IDA board member Oliver R. Singleton quit the board as a result of the dispute, say three current and former board members. After pleas from Jack Berry, director of Richmond Renaissance, and John W. Bates III, an influential real-estate attorney with McGuire Woods, Singleton agreed to rejoin the board.
The dispute over the parking-lot payments still isn't settled, say several people involved in negotiations.
Records in Question
Some of the businesses the IDA's documents say are delinquent are out of business Grace Place restaurant, for example, which is recorded as owing $3,500, has been closed for years.
Others say they've never been asked to provide payment or information.
"I'm absolutely sure I'm not in default," says Doug Moore, owner of Moore's Autobody & Paint Inc., which the IDA's reports show as having defaulted on $50,000 in EZIL loans.

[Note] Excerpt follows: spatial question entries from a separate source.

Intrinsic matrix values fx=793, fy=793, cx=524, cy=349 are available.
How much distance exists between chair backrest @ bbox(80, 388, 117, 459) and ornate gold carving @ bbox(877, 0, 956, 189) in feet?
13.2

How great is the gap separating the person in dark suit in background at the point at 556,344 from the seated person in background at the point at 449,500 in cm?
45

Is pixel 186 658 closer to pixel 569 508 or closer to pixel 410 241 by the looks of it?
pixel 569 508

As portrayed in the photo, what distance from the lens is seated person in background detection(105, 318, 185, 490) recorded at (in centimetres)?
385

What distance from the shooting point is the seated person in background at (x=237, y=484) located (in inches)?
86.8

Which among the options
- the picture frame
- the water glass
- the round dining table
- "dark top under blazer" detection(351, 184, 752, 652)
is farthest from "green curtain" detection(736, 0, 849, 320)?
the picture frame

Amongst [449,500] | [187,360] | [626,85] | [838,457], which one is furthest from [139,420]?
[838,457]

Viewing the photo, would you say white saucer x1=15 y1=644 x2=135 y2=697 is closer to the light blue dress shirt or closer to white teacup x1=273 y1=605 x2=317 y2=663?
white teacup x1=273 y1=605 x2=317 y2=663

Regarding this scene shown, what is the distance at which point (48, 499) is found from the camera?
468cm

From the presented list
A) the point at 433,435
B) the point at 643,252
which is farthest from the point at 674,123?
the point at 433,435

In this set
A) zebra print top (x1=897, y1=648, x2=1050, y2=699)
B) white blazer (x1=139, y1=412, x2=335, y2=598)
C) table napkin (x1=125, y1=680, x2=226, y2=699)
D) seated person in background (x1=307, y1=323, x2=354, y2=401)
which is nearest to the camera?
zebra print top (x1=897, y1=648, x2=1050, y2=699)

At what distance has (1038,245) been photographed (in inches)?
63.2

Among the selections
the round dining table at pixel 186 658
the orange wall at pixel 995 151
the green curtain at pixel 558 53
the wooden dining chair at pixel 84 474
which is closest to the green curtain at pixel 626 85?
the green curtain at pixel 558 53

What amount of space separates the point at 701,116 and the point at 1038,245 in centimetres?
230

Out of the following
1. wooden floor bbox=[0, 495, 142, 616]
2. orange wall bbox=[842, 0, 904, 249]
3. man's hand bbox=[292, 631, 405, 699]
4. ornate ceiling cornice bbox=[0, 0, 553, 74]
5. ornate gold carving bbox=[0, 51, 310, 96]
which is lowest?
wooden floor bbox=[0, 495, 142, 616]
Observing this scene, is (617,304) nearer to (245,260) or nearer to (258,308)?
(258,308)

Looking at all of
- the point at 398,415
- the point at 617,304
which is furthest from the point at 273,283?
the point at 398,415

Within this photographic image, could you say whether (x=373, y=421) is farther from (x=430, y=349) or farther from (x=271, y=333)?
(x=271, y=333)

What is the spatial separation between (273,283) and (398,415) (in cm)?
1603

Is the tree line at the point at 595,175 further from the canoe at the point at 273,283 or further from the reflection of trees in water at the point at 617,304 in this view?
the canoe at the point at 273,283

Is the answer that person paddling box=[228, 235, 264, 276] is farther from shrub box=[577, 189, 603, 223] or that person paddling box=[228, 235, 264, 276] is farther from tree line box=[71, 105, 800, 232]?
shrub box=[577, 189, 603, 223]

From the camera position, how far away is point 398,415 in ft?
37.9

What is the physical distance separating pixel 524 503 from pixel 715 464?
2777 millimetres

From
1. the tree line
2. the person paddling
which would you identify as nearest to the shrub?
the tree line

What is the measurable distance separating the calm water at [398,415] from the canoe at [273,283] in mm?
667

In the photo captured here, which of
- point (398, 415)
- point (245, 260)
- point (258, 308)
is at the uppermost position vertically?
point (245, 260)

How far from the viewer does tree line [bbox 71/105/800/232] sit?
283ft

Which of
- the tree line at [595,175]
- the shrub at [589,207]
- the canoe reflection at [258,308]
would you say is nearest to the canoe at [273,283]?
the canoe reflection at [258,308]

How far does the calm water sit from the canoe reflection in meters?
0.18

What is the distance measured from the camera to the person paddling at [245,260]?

Virginia Binding Corp. is recorded as not paying anything on a $50,000 EZIL loan it took out almost eight years ago. "I'm surprised they're showing our loan as being delinquent," says Gary McDowell, owner of Virginia Binding.
McDowell adds that based on his experience with the city loan program he assumes the city's records are muddled.
"Supposedly, you're supposed to fill out a form saying how much more in taxes you're paying and so on," he says. "But of course they never give you any forms or send them out. I've never been asked to produce any paperwork. They've never given me a statement or asked me to fill out a form or anything."
McDowell says he's sure his business is doing well enough to have the EZIL loan forgiven. And the loan did help him move his business to a larger building that employs more people, McDowell notes. "So in that sense, the program worked."